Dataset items

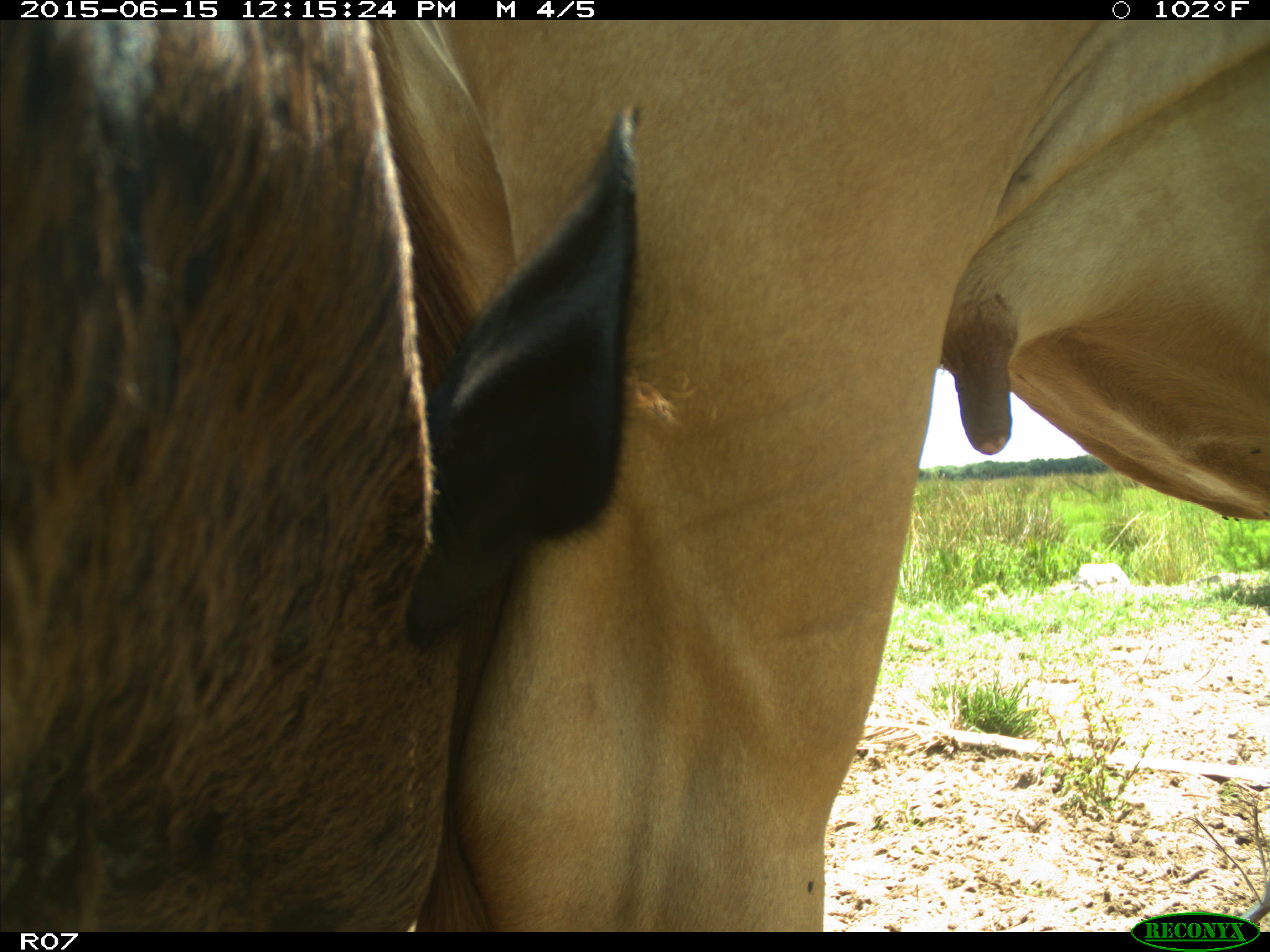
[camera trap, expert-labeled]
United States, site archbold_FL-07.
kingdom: Animalia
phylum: Chordata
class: Mammalia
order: Artiodactyla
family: Bovidae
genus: Bos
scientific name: Bos taurus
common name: domestic cow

• _Prompt_
Word for word, return the records shown above without their pictures.

• _Solution_
[camera trap, expert-labeled]
United States, site archbold_FL-07.
kingdom: Animalia
phylum: Chordata
class: Mammalia
order: Artiodactyla
family: Bovidae
genus: Bos
scientific name: Bos taurus
common name: domestic cow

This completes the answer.